┏━━
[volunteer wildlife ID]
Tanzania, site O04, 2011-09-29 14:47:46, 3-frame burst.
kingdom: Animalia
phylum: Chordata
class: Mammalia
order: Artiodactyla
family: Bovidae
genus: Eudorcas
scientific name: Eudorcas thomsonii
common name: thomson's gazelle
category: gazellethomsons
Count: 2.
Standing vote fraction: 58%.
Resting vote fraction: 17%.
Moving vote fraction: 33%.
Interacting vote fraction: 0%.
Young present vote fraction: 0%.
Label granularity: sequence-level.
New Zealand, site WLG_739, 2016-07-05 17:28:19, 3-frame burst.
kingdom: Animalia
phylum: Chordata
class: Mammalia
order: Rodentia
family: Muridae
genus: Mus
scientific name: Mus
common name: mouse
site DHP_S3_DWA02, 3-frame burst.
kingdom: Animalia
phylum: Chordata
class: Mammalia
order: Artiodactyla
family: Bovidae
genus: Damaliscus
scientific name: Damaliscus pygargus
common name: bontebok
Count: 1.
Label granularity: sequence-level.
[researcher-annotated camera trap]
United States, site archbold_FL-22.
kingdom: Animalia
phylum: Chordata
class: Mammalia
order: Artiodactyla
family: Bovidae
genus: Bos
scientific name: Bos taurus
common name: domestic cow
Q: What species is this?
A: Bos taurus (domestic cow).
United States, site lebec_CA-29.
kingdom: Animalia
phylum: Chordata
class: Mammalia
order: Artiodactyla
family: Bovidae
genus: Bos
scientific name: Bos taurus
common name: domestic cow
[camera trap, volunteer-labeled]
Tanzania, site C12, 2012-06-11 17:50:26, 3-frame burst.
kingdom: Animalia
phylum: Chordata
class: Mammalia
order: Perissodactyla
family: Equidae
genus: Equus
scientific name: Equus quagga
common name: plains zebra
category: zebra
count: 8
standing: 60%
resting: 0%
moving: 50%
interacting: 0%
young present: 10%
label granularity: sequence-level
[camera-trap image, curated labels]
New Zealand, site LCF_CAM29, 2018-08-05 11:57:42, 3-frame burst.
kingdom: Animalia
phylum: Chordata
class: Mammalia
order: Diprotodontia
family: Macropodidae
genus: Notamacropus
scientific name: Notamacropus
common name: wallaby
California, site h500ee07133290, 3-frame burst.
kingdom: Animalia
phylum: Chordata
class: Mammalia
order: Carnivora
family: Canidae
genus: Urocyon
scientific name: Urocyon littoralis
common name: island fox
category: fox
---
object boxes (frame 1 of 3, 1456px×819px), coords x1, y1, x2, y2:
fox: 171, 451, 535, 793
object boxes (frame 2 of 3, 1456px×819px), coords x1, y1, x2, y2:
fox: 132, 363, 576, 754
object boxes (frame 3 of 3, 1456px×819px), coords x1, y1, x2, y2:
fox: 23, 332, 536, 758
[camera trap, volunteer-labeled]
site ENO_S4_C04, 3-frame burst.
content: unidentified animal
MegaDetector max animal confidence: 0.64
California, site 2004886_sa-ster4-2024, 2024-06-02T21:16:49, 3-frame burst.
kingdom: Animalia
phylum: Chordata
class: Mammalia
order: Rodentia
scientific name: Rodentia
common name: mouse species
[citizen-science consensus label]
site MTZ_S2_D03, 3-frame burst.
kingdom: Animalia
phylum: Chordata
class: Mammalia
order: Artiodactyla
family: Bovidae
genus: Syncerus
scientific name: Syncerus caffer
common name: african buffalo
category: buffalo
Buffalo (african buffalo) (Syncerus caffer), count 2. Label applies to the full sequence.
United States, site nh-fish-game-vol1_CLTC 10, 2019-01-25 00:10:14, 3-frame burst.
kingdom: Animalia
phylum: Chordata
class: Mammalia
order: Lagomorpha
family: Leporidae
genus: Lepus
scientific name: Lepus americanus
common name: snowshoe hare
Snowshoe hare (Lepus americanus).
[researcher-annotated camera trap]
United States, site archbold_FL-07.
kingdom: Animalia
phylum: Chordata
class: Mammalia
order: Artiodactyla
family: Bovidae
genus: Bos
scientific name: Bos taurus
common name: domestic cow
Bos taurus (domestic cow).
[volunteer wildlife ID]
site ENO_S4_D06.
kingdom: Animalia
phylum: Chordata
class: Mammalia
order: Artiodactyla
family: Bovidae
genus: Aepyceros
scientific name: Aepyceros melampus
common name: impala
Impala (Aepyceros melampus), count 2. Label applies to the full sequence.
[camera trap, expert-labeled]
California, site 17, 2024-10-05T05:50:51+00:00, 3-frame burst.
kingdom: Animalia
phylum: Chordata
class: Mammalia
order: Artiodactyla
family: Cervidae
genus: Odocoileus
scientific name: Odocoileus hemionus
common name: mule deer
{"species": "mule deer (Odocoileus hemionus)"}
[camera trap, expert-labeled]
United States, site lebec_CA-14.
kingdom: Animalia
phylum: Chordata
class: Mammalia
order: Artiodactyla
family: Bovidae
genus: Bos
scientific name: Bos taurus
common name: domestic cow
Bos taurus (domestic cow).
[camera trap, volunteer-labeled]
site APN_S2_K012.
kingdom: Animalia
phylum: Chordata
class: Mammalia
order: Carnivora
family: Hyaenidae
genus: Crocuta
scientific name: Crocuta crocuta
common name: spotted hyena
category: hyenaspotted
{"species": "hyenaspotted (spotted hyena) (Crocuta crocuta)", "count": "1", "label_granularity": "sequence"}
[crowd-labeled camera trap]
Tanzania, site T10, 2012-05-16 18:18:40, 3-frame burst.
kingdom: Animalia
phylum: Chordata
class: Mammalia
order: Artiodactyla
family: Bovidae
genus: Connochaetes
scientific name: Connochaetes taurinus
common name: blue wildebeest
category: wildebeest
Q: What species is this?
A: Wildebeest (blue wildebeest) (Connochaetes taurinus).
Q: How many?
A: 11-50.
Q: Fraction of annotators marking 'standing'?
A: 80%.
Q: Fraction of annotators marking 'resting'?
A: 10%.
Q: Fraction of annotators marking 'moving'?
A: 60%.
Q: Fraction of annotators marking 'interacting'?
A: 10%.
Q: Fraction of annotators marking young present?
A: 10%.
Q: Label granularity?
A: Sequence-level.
┗━━
Your response must contain the complete listing, copied without deviation.

→ **Response area**:
[volunteer wildlife ID]
Tanzania, site O04, 2011-09-29 14:47:46, 3-frame burst.
kingdom: Animalia
phylum: Chordata
class: Mammalia
order: Artiodactyla
family: Bovidae
genus: Eudorcas
scientific name: Eudorcas thomsonii
common name: thomson's gazelle
category: gazellethomsons
Count: 2.
Standing vote fraction: 58%.
Resting vote fraction: 17%.
Moving vote fraction: 33%.
Interacting vote fraction: 0%.
Young present vote fraction: 0%.
Label granularity: sequence-level.
New Zealand, site WLG_739, 2016-07-05 17:28:19, 3-frame burst.
kingdom: Animalia
phylum: Chordata
class: Mammalia
order: Rodentia
family: Muridae
genus: Mus
scientific name: Mus
common name: mouse
site DHP_S3_DWA02, 3-frame burst.
kingdom: Animalia
phylum: Chordata
class: Mammalia
order: Artiodactyla
family: Bovidae
genus: Damaliscus
scientific name: Damaliscus pygargus
common name: bontebok
Count: 1.
Label granularity: sequence-level.
[researcher-annotated camera trap]
United States, site archbold_FL-22.
kingdom: Animalia
phylum: Chordata
class: Mammalia
order: Artiodactyla
family: Bovidae
genus: Bos
scientific name: Bos taurus
common name: domestic cow
Q: What species is this?
A: Bos taurus (domestic cow).
United States, site lebec_CA-29.
kingdom: Animalia
phylum: Chordata
class: Mammalia
order: Artiodactyla
family: Bovidae
genus: Bos
scientific name: Bos taurus
common name: domestic cow
[camera trap, volunteer-labeled]
Tanzania, site C12, 2012-06-11 17:50:26, 3-frame burst.
kingdom: Animalia
phylum: Chordata
class: Mammalia
order: Perissodactyla
family: Equidae
genus: Equus
scientific name: Equus quagga
common name: plains zebra
category: zebra
count: 8
standing: 60%
resting: 0%
moving: 50%
interacting: 0%
young present: 10%
label granularity: sequence-level
[camera-trap image, curated labels]
New Zealand, site LCF_CAM29, 2018-08-05 11:57:42, 3-frame burst.
kingdom: Animalia
phylum: Chordata
class: Mammalia
order: Diprotodontia
family: Macropodidae
genus: Notamacropus
scientific name: Notamacropus
common name: wallaby
California, site h500ee07133290, 3-frame burst.
kingdom: Animalia
phylum: Chordata
class: Mammalia
order: Carnivora
family: Canidae
genus: Urocyon
scientific name: Urocyon littoralis
common name: island fox
category: fox
---
object boxes (frame 1 of 3, 1456px×819px), coords x1, y1, x2, y2:
fox: 171, 451, 535, 793
object boxes (frame 2 of 3, 1456px×819px), coords x1, y1, x2, y2:
fox: 132, 363, 576, 754
object boxes (frame 3 of 3, 1456px×819px), coords x1, y1, x2, y2:
fox: 23, 332, 536, 758
[camera trap, volunteer-labeled]
site ENO_S4_C04, 3-frame burst.
content: unidentified animal
MegaDetector max animal confidence: 0.64
California, site 2004886_sa-ster4-2024, 2024-06-02T21:16:49, 3-frame burst.
kingdom: Animalia
phylum: Chordata
class: Mammalia
order: Rodentia
scientific name: Rodentia
common name: mouse species
[citizen-science consensus label]
site MTZ_S2_D03, 3-frame burst.
kingdom: Animalia
phylum: Chordata
class: Mammalia
order: Artiodactyla
family: Bovidae
genus: Syncerus
scientific name: Syncerus caffer
common name: african buffalo
category: buffalo
Buffalo (african buffalo) (Syncerus caffer), count 2. Label applies to the full sequence.
United States, site nh-fish-game-vol1_CLTC 10, 2019-01-25 00:10:14, 3-frame burst.
kingdom: Animalia
phylum: Chordata
class: Mammalia
order: Lagomorpha
family: Leporidae
genus: Lepus
scientific name: Lepus americanus
common name: snowshoe hare
Snowshoe hare (Lepus americanus).
[researcher-annotated camera trap]
United States, site archbold_FL-07.
kingdom: Animalia
phylum: Chordata
class: Mammalia
order: Artiodactyla
family: Bovidae
genus: Bos
scientific name: Bos taurus
common name: domestic cow
Bos taurus (domestic cow).
[volunteer wildlife ID]
site ENO_S4_D06.
kingdom: Animalia
phylum: Chordata
class: Mammalia
order: Artiodactyla
family: Bovidae
genus: Aepyceros
scientific name: Aepyceros melampus
common name: impala
Impala (Aepyceros melampus), count 2. Label applies to the full sequence.
[camera trap, expert-labeled]
California, site 17, 2024-10-05T05:50:51+00:00, 3-frame burst.
kingdom: Animalia
phylum: Chordata
class: Mammalia
order: Artiodactyla
family: Cervidae
genus: Odocoileus
scientific name: Odocoileus hemionus
common name: mule deer
{"species": "mule deer (Odocoileus hemionus)"}
[camera trap, expert-labeled]
United States, site lebec_CA-14.
kingdom: Animalia
phylum: Chordata
class: Mammalia
order: Artiodactyla
family: Bovidae
genus: Bos
scientific name: Bos taurus
common name: domestic cow
Bos taurus (domestic cow).
[camera trap, volunteer-labeled]
site APN_S2_K012.
kingdom: Animalia
phylum: Chordata
class: Mammalia
order: Carnivora
family: Hyaenidae
genus: Crocuta
scientific name: Crocuta crocuta
common name: spotted hyena
category: hyenaspotted
{"species": "hyenaspotted (spotted hyena) (Crocuta crocuta)", "count": "1", "label_granularity": "sequence"}
[crowd-labeled camera trap]
Tanzania, site T10, 2012-05-16 18:18:40, 3-frame burst.
kingdom: Animalia
phylum: Chordata
class: Mammalia
order: Artiodactyla
family: Bovidae
genus: Connochaetes
scientific name: Connochaetes taurinus
common name: blue wildebeest
category: wildebeest
Q: What species is this?
A: Wildebeest (blue wildebeest) (Connochaetes taurinus).
Q: How many?
A: 11-50.
Q: Fraction of annotators marking 'standing'?
A: 80%.
Q: Fraction of annotators marking 'resting'?
A: 10%.
Q: Fraction of annotators marking 'moving'?
A: 60%.
Q: Fraction of annotators marking 'interacting'?
A: 10%.
Q: Fraction of annotators marking young present?
A: 10%.
Q: Label granularity?
A: Sequence-level.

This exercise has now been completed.